REQUIRED TASK A: Reproduce the passage of the commit message about fixing MAX and MIN reduction output that begins at the words "In the prior" and stops after "actually get executed.".
REQUIRED TASK B: Carry on the commit message about fixing MAX and MIN reduction output, picking up after its final sentence.

Fix output value for Reduction Ops MAX and MIN

In the prior version, the outputs from MAX and MIN Reduction operation
kernels would never be written to the output, because they are
stored in vec_res_value, not vec_res_value[1-4].

Also, the prior branch test is probably a mistake, because ARG_MIN_IDX
case is handled in the previous if statement, so that branch could
never actually get executed.

This commit adds a path that will correctly write the reduction
operation results to the ouput.

RECORDS SHOWN:
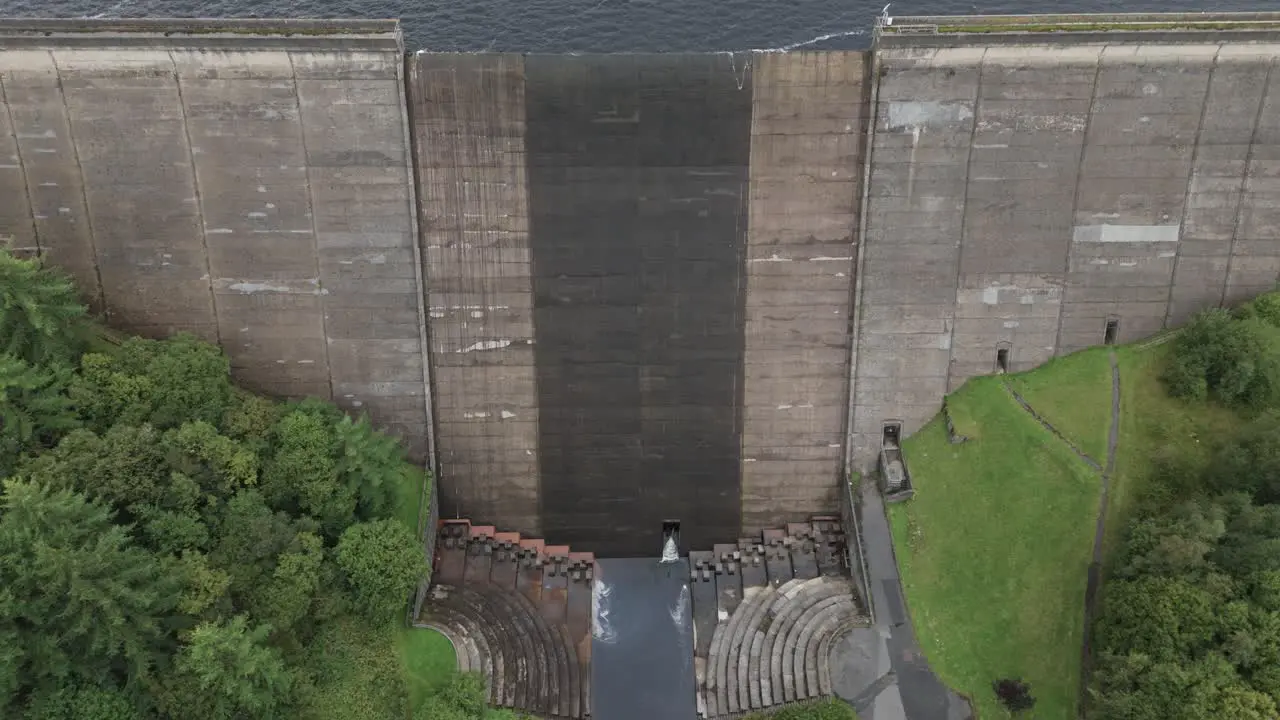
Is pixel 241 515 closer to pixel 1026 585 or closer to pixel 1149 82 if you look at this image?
pixel 1026 585

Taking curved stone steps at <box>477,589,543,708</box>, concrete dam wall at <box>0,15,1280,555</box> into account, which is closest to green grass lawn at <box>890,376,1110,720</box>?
concrete dam wall at <box>0,15,1280,555</box>

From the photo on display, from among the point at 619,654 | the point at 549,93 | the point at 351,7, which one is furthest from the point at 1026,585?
the point at 351,7

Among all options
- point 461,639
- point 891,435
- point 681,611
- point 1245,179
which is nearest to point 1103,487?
point 891,435

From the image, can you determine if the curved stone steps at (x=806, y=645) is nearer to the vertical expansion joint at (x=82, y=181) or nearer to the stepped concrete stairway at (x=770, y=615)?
the stepped concrete stairway at (x=770, y=615)

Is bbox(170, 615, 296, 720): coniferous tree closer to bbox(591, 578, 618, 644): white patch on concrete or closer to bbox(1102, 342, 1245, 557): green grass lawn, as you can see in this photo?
bbox(591, 578, 618, 644): white patch on concrete

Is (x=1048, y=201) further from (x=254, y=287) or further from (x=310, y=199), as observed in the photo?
(x=254, y=287)

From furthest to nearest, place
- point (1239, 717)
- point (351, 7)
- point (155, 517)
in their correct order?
1. point (351, 7)
2. point (155, 517)
3. point (1239, 717)

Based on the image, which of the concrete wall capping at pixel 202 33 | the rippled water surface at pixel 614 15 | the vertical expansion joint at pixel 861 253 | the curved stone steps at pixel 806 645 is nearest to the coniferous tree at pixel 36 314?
the concrete wall capping at pixel 202 33
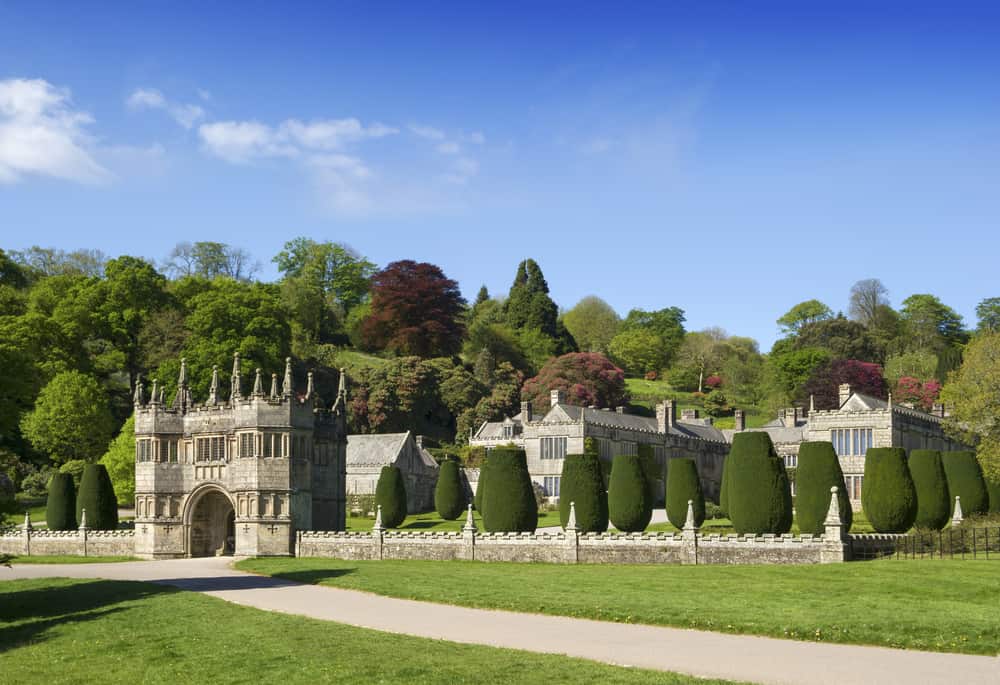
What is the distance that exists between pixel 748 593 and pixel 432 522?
42.9 m

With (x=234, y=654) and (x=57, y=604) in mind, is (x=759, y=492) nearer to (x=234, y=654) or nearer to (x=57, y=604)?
(x=57, y=604)

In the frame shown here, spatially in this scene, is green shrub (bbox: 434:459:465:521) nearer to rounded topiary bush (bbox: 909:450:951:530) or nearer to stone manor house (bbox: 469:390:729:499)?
stone manor house (bbox: 469:390:729:499)

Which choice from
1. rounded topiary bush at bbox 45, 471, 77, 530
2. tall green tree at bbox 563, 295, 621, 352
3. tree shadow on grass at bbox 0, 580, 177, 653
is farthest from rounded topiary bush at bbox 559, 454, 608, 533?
tall green tree at bbox 563, 295, 621, 352

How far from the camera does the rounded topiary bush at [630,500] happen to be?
194ft

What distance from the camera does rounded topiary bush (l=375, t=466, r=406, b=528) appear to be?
71.7 m

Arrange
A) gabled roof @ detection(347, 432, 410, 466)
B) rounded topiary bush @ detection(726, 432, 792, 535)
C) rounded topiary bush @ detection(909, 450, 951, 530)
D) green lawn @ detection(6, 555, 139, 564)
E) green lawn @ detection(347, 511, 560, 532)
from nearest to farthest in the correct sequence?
rounded topiary bush @ detection(726, 432, 792, 535), rounded topiary bush @ detection(909, 450, 951, 530), green lawn @ detection(6, 555, 139, 564), green lawn @ detection(347, 511, 560, 532), gabled roof @ detection(347, 432, 410, 466)

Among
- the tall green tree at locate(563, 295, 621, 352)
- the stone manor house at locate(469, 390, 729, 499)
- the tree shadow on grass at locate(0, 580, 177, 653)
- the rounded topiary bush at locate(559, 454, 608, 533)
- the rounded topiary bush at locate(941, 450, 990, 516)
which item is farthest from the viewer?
the tall green tree at locate(563, 295, 621, 352)

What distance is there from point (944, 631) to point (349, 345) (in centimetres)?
10952

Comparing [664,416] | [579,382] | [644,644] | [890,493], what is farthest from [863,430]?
[644,644]

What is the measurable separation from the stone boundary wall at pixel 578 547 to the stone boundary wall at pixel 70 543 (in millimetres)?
11134

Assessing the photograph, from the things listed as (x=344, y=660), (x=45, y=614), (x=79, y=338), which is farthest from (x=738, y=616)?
(x=79, y=338)

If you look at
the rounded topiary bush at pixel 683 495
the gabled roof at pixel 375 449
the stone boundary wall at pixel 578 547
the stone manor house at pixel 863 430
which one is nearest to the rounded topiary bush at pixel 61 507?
the stone boundary wall at pixel 578 547

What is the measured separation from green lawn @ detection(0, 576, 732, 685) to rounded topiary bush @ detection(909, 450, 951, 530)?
3697 cm

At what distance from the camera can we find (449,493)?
77188mm
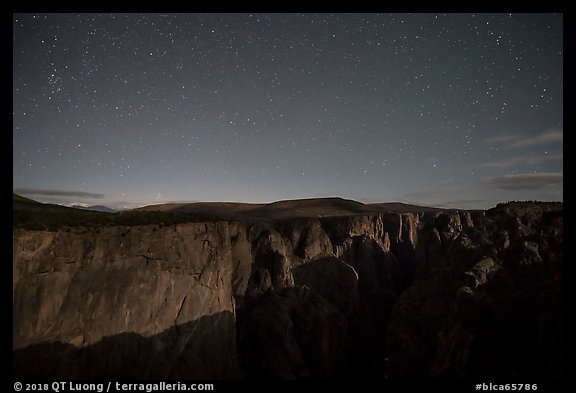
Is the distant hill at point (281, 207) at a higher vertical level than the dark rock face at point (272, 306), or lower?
higher

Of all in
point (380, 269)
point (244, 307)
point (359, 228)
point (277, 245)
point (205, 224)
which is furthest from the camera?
point (359, 228)

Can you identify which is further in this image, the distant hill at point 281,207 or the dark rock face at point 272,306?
the distant hill at point 281,207

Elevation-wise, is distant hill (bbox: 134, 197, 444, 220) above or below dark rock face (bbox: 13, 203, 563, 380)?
above


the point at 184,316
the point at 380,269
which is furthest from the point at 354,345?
the point at 184,316

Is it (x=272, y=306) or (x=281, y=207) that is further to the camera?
(x=281, y=207)

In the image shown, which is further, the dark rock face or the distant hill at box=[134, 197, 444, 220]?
the distant hill at box=[134, 197, 444, 220]

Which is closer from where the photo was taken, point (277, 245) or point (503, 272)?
point (503, 272)

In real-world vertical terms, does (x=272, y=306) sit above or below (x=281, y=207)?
below
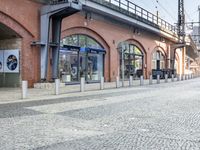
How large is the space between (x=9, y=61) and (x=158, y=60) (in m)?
29.8

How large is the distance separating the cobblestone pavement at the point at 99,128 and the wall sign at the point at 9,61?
37.3 ft

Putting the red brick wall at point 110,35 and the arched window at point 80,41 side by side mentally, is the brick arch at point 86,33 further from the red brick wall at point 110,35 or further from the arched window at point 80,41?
the arched window at point 80,41

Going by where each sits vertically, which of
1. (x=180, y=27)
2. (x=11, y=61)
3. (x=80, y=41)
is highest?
(x=180, y=27)

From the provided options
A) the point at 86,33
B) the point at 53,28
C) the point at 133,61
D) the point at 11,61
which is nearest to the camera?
the point at 11,61

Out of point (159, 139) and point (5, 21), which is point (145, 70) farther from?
point (159, 139)

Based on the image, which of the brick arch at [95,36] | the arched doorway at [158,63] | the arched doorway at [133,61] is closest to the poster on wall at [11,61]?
the brick arch at [95,36]

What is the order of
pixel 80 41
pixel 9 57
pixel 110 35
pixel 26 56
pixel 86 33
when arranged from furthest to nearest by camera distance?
pixel 110 35 < pixel 86 33 < pixel 80 41 < pixel 9 57 < pixel 26 56

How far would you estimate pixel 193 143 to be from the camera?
6934 millimetres

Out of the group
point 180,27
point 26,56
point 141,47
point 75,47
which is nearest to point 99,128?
point 26,56

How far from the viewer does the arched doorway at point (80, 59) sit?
27.6m

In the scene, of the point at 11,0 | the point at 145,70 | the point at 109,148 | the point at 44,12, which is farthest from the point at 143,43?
the point at 109,148

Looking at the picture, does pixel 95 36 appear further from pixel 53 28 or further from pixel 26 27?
pixel 26 27

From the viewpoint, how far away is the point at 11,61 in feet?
77.8

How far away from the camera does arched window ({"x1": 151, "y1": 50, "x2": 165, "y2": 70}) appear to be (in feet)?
156
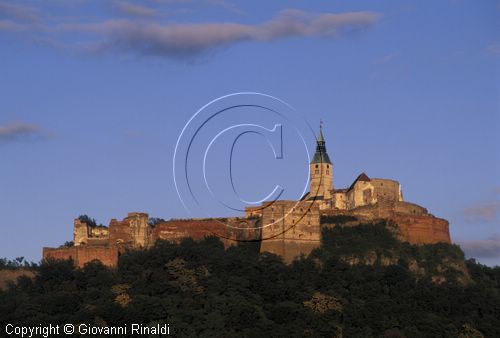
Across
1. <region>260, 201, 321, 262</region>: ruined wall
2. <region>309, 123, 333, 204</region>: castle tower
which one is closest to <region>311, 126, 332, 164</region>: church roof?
<region>309, 123, 333, 204</region>: castle tower

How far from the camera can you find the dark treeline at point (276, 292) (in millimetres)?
85625

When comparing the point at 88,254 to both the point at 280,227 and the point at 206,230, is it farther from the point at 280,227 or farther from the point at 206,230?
the point at 280,227

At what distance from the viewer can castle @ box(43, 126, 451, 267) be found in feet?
314

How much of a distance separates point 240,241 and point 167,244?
530 cm

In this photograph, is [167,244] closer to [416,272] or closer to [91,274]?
[91,274]

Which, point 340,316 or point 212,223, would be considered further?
point 212,223

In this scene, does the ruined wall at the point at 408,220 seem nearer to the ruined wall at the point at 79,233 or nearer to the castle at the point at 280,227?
the castle at the point at 280,227

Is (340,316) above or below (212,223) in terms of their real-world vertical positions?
below

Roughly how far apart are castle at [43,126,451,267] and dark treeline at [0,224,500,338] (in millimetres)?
1046

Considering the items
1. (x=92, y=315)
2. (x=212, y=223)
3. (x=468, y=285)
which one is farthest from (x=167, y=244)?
(x=468, y=285)

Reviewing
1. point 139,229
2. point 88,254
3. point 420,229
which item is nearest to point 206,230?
point 139,229

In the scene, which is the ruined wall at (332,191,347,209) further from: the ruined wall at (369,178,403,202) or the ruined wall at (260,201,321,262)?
the ruined wall at (260,201,321,262)

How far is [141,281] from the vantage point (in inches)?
3556

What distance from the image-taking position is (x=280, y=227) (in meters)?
95.3
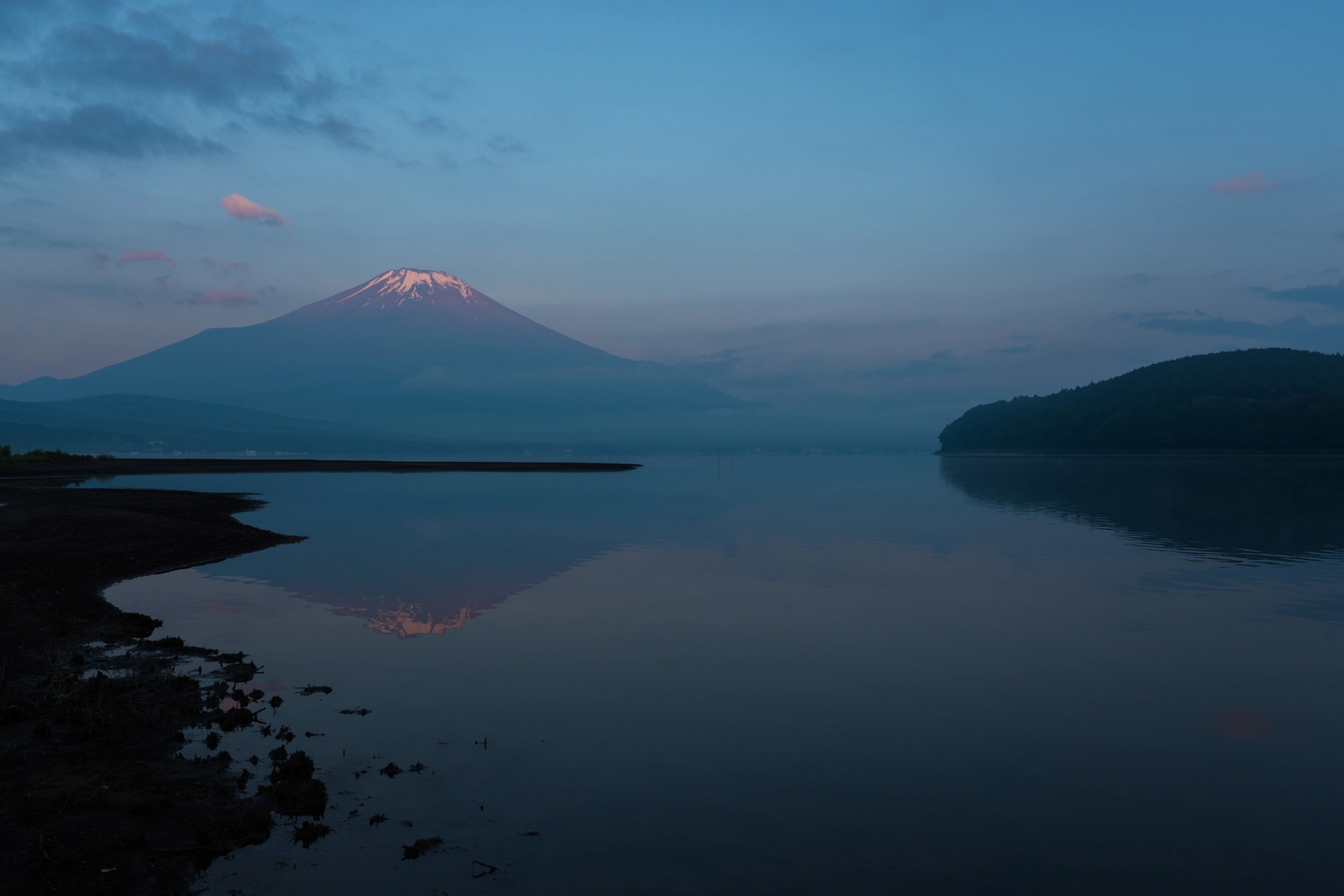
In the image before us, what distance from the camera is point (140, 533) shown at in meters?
32.1

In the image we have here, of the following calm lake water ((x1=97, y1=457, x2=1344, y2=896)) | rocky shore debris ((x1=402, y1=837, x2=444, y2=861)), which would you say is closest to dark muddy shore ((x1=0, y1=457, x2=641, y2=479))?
calm lake water ((x1=97, y1=457, x2=1344, y2=896))

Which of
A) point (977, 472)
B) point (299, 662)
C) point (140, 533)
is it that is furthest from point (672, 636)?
point (977, 472)

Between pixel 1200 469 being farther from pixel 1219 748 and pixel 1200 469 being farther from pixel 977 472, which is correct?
pixel 1219 748

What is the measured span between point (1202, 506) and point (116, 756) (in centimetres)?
6779

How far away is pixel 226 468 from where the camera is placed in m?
126

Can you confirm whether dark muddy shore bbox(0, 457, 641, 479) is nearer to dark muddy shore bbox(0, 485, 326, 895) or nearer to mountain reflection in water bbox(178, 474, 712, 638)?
mountain reflection in water bbox(178, 474, 712, 638)

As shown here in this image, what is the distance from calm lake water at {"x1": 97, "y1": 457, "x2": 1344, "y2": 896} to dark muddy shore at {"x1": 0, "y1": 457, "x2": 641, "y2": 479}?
3043 inches

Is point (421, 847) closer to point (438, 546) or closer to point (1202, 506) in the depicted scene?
point (438, 546)

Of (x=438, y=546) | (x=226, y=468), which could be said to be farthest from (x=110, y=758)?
(x=226, y=468)

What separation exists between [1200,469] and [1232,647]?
141m

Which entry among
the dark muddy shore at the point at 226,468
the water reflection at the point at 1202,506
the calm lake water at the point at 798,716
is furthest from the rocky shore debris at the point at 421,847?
the dark muddy shore at the point at 226,468

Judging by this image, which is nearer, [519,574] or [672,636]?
[672,636]

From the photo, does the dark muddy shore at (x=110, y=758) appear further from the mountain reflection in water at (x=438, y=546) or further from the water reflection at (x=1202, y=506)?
the water reflection at (x=1202, y=506)

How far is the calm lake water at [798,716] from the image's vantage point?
8.30m
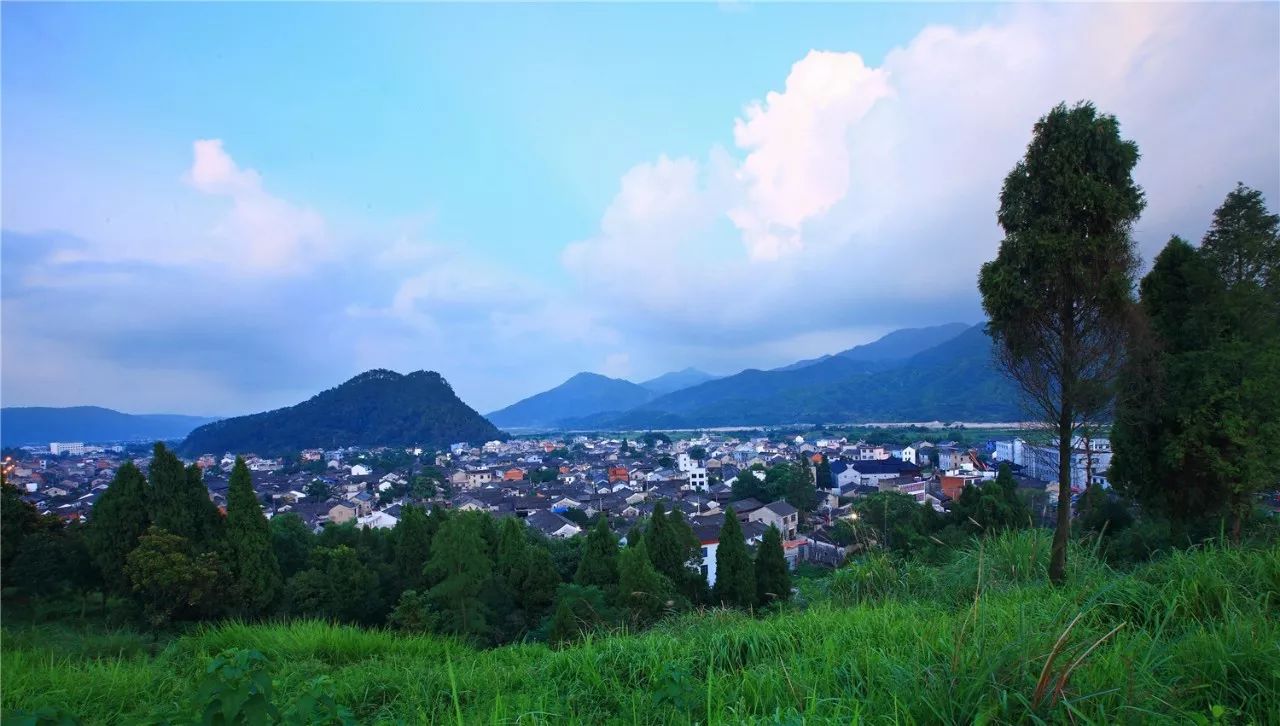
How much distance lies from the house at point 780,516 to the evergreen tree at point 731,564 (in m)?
17.6

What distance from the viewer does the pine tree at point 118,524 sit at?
478 inches

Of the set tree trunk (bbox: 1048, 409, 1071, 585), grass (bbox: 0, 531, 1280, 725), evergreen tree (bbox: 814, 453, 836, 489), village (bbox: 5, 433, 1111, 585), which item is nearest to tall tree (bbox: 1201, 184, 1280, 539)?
village (bbox: 5, 433, 1111, 585)

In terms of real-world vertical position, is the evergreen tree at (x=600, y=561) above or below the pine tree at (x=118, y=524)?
below

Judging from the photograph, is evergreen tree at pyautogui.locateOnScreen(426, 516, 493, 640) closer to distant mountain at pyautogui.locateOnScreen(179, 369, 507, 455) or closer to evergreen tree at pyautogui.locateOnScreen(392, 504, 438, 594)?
evergreen tree at pyautogui.locateOnScreen(392, 504, 438, 594)

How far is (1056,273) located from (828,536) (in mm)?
23894

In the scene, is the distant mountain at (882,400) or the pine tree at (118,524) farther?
the distant mountain at (882,400)

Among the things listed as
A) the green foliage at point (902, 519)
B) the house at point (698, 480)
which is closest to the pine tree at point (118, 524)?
the green foliage at point (902, 519)

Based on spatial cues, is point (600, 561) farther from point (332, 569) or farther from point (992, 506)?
point (992, 506)

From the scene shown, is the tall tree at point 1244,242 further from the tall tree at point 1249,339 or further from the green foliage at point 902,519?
the green foliage at point 902,519

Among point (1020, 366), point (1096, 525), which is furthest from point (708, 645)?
point (1096, 525)

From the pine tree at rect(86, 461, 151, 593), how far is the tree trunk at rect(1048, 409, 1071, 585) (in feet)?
52.7

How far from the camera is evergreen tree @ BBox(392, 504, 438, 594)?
15.2 metres

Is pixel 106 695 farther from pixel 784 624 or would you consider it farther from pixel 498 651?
pixel 784 624

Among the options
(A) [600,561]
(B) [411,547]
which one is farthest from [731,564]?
(B) [411,547]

RESULT A:
In the prior version, the outputs from MAX and MIN Reduction operation
kernels would never be written to the output, because they are
stored in vec_res_value, not vec_res_value[1-4].

Also, the prior branch test is probably a mistake, because ARG_MIN_IDX
case is handled in the previous if statement, so that branch could
never actually get executed.

RESULT B:
Signed-off-by: Nate Craun <nate@natecraun.net>
Change-Id: Id977a6240fbee4668426a9c6b487ae65fab246d2
Reviewed-on: https://review.mlplatform.org/c/ml/ComputeLibrary/+/2796
Tested-by: Arm Jenkins <bsgcomp@arm.com>
Reviewed-by: Giorgio Arena <giorgio.arena@arm.com>
Comments-Addressed: Arm Jenkins <bsgcomp@arm.com>
diff --git a/src/core/NEON/kernels/NEReductionOperationKernel.cpp b/src/core/NEON/kernels/NEReductionOperationKernel.cpp
index e2dee67..9b8c971 100644
--- a/src/core/NEON/kernels/NEReductionOperationKernel.cpp
+++ b/src/core/NEON/kernels/NEReductionOperationKernel.cpp
@@ -1047,7 +1047,7 @@
                 wrapper::vstore(reinterpret_cast<uint32_t *>(output.ptr()) + 8, vec_res_idx.val[2]);
                 wrapper::vstore(reinterpret_cast<uint32_t *>(output.ptr()) + 12, vec_res_idx.val[3]);
             }
-            else if(op == ReductionOperation::ARG_IDX_MIN)
+            else if(op == ReductionOperation::MIN || op == ReductionOperation::MAX)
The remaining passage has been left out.